# Problem details:
Give again, exactly as written, the lines of the records below from the line with "Antalya'ya turist yağdı: Ruslar" to the line with "Room Design Bedroom, Room". Both end lines count; pictures do not.

#### Dataset excerpts

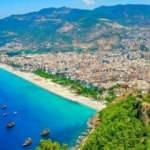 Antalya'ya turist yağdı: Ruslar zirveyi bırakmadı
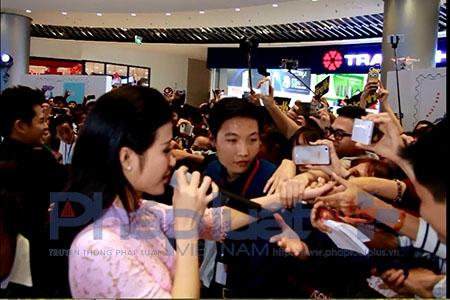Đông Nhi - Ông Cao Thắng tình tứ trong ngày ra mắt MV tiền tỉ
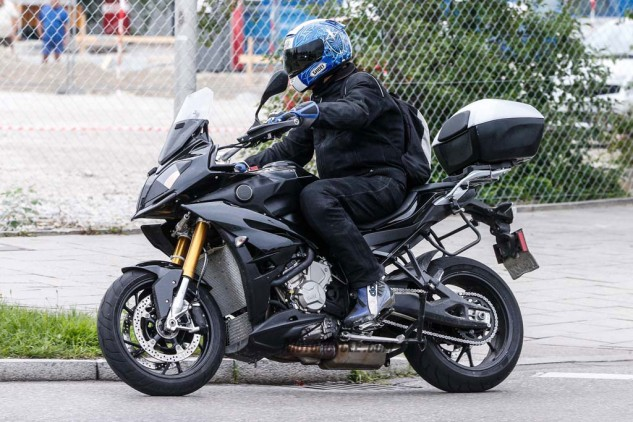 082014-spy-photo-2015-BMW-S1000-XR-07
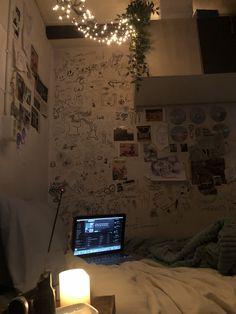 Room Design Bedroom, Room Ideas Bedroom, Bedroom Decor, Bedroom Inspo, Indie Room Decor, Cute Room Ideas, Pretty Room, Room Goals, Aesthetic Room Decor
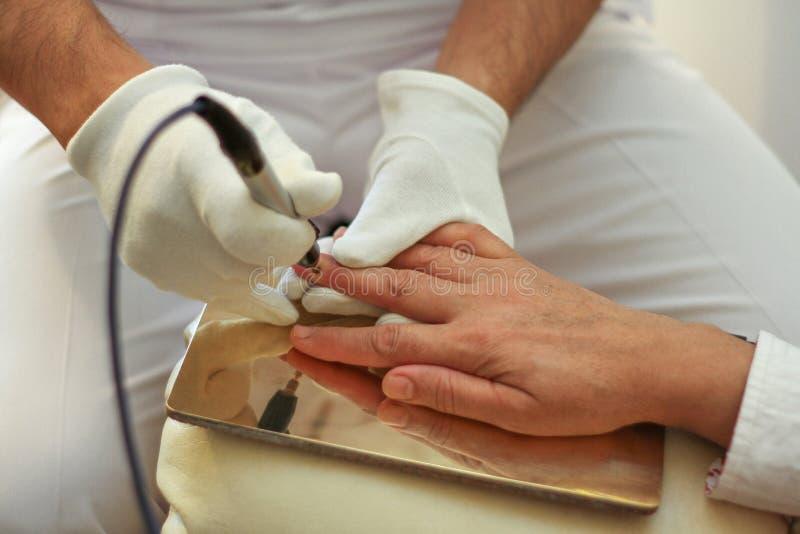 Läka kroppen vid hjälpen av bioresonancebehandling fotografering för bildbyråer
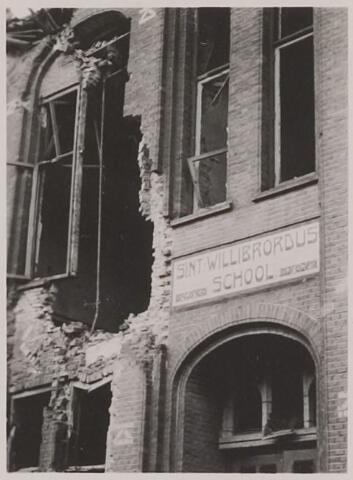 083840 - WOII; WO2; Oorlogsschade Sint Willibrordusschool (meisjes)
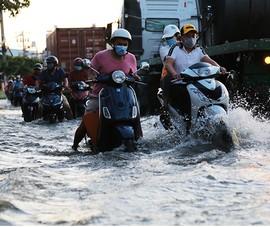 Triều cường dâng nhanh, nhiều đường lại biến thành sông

########
#### Dataset excerpts

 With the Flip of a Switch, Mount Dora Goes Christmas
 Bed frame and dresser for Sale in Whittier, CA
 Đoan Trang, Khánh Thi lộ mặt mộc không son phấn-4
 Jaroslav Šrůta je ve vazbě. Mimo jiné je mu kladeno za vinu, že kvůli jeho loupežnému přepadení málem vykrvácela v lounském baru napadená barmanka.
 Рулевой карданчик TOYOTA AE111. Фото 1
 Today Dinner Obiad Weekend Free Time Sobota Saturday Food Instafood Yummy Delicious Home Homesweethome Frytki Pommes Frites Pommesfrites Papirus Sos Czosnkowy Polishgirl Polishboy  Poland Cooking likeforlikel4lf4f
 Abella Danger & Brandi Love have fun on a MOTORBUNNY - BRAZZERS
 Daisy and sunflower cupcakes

########
#### Dataset excerpts

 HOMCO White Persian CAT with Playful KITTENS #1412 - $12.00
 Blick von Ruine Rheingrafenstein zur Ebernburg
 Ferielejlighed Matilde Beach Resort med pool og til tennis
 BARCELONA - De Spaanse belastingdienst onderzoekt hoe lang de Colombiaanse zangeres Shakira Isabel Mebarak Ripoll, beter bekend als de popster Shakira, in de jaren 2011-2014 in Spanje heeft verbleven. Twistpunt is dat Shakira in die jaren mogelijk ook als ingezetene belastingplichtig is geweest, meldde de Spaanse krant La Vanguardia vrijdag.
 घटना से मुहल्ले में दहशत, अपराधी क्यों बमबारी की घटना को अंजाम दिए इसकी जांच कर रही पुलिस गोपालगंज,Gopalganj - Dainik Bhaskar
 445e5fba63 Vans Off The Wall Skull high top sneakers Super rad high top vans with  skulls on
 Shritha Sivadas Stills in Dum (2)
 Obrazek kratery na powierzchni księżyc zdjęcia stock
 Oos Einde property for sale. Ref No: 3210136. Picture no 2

########

# Exercise result:
 Antalya'ya turist yağdı: Ruslar zirveyi bırakmadı
Đông Nhi - Ông Cao Thắng tình tứ trong ngày ra mắt MV tiền tỉ
 082014-spy-photo-2015-BMW-S1000-XR-07
 Room Design Bedroom, Room Ideas Bedroom, Bedroom Decor, Bedroom Inspo, Indie Room Decor, Cute Room Ideas, Pretty Room, Room Goals, Aesthetic Room Decor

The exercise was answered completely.